II. Equal Protection

7. Appellants’ second cause of action alleges that if the requirement of single-member districts as provided in Section 3-12-1.1 does not apply to Los Alamos County, then such failure violates Appellants’ equal protection rights under Article II, Section 18 of the New Mexico Constitution. Because the constitutionality of Section 3-12-1.1 is a question of law, and a Rule 1—012(B)(6) motion tests the legal sufficiency of the claim and not the facts that support it, Callaway v. New Mexico Dep’t of Corrections, 117 N.M. 637, 639, 875 P.2d 393, 395 (Ct.App.), cert. denied, 118 N.M. 90, 879 P.2d 91 (1994), we review the merits of Appellants’ constitutional claim de novo. See Vandolsen v. Constructors, Inc., 101 N.M. 109, 678 P.2d 1184 (Ct.App.) (squarely addressing constitutionality of statute after dismissal by trial court for failure to state a claim), cert. denied, 101 N.M. 77, 678 P.2d 705 (1984); see also State v. Edgington, 99 N.M. 715, 663 P.2d 374 (Ct.App.) (same), certs. denied, 99 N.M. 644, 662 P.2d 645 and 464 U.S. 940, 104 S.Ct. 354, 78 L.Ed.2d 318 (1983).

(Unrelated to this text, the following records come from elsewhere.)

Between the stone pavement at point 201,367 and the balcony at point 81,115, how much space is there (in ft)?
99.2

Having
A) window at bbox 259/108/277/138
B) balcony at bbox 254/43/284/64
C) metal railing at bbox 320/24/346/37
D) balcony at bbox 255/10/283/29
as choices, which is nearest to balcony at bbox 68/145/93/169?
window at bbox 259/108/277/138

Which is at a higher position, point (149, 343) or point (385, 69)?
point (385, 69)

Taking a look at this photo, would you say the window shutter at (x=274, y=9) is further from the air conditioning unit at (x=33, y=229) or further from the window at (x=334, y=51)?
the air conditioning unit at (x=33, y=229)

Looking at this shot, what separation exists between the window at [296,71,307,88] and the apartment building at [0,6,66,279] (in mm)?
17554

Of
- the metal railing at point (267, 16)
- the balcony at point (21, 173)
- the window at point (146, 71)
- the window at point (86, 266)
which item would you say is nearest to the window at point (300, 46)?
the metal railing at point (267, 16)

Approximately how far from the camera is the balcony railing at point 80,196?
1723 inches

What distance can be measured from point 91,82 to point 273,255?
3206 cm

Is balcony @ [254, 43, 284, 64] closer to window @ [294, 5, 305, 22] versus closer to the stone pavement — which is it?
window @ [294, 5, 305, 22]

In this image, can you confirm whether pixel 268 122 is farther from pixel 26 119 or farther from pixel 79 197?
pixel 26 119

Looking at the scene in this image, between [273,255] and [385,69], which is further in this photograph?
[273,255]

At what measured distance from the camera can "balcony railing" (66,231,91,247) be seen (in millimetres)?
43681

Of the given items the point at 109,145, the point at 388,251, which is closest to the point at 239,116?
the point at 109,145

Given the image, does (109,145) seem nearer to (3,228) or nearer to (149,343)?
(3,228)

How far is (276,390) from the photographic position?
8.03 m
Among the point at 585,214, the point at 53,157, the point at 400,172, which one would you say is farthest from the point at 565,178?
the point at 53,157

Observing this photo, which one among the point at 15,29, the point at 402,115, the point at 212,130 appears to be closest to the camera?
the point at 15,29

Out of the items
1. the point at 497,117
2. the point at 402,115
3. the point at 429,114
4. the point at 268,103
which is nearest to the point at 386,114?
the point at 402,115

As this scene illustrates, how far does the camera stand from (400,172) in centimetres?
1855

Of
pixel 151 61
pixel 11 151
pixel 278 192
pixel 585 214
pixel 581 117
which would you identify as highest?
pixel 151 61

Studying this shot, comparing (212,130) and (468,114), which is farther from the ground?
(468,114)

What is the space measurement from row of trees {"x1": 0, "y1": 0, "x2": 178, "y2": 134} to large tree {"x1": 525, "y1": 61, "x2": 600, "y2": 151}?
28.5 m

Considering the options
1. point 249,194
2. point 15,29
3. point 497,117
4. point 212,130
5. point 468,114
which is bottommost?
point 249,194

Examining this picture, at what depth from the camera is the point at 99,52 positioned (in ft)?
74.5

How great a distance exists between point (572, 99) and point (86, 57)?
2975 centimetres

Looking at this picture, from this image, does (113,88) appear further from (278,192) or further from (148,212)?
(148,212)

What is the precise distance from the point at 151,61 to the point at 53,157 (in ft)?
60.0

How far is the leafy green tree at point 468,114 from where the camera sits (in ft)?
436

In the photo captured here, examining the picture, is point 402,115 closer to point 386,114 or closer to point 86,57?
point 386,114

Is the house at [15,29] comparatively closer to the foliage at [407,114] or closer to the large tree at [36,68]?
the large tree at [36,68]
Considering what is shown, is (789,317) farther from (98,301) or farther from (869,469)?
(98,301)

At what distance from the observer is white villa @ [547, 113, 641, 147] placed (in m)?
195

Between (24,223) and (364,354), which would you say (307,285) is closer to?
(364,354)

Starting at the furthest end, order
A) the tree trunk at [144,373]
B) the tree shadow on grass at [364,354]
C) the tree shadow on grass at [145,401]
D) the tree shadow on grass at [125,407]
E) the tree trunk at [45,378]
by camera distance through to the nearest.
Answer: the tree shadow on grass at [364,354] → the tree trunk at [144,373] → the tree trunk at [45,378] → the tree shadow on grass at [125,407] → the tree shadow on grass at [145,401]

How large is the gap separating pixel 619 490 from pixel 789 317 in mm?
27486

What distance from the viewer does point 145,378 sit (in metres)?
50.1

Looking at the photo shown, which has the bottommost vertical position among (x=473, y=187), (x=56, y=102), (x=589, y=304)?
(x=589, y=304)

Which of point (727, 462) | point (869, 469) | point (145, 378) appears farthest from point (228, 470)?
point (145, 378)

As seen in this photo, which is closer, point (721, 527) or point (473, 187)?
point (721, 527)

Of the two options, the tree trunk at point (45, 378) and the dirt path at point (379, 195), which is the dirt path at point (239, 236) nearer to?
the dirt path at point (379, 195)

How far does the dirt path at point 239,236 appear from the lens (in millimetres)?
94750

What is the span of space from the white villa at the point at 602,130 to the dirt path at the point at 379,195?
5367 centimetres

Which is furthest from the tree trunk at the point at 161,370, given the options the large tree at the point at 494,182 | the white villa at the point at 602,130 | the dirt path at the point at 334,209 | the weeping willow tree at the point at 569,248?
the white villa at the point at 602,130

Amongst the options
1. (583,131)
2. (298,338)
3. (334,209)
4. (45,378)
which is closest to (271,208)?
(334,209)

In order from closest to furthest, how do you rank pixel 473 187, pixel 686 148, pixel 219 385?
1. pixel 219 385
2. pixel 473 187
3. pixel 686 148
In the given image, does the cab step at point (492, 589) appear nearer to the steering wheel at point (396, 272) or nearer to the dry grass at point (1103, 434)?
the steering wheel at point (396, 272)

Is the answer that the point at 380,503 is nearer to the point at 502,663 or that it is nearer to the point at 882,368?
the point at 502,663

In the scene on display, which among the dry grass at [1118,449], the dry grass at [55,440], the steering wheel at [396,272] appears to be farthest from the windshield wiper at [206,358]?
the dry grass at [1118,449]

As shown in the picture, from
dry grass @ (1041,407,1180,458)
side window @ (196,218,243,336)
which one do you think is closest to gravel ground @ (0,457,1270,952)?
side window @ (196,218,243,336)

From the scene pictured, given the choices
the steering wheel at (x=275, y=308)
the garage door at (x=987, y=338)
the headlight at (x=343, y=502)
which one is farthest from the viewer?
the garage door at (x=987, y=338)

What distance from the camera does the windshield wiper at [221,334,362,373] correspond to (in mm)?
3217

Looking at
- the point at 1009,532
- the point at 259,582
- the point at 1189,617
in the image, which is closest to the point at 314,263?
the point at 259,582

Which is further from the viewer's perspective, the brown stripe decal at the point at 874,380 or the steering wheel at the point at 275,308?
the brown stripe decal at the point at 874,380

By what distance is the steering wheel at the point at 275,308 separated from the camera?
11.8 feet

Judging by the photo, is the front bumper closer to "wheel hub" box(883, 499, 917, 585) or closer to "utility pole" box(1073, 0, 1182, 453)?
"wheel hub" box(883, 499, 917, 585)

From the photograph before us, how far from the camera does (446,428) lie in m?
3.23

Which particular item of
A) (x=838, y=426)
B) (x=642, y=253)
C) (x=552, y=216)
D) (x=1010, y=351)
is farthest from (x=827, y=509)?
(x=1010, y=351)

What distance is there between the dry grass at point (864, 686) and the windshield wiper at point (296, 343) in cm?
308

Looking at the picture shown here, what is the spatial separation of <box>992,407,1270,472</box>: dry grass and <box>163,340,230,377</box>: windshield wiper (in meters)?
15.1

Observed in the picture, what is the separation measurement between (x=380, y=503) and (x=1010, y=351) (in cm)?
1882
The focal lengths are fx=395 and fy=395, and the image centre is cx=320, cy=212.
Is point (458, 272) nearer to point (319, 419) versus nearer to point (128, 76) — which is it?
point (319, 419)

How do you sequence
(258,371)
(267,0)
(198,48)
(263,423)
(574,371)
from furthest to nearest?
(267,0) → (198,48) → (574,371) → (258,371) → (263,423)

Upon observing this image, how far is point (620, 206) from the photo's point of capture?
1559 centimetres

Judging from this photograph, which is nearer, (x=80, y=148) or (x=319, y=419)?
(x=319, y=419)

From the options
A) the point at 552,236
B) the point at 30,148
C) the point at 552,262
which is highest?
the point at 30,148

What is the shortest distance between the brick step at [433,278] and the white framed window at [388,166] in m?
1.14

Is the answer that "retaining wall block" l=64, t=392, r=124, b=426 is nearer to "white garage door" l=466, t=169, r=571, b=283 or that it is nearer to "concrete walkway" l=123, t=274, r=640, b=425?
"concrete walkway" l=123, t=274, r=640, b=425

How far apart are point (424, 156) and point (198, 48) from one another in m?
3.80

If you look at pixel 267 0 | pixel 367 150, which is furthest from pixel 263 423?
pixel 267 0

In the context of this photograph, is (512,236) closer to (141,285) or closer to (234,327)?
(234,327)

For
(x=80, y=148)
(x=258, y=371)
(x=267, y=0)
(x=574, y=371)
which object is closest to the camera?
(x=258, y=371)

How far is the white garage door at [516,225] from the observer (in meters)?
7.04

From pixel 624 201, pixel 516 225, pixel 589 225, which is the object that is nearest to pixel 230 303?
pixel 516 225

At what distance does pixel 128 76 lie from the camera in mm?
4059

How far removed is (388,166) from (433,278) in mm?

8. Initially, we must determine the level of scrutiny to be applied. The County contends that the test is whether Section 3-12-1.1 is supported by a rational basis. Appellants argue that because their claim concerns voting, a fundamental right, a higher level of scrutiny must be applied. However, while “[i]t is beyond cavil that “voting is of the most fundamental significance under our constitutional structure,’ ” Burdick v. Takushi, 504 U.S. 428, 433, 112 S.Ct. 2059, 2063, 119 L.Ed.2d 245 (1992) (quoting Illinois Bd. of Elections v.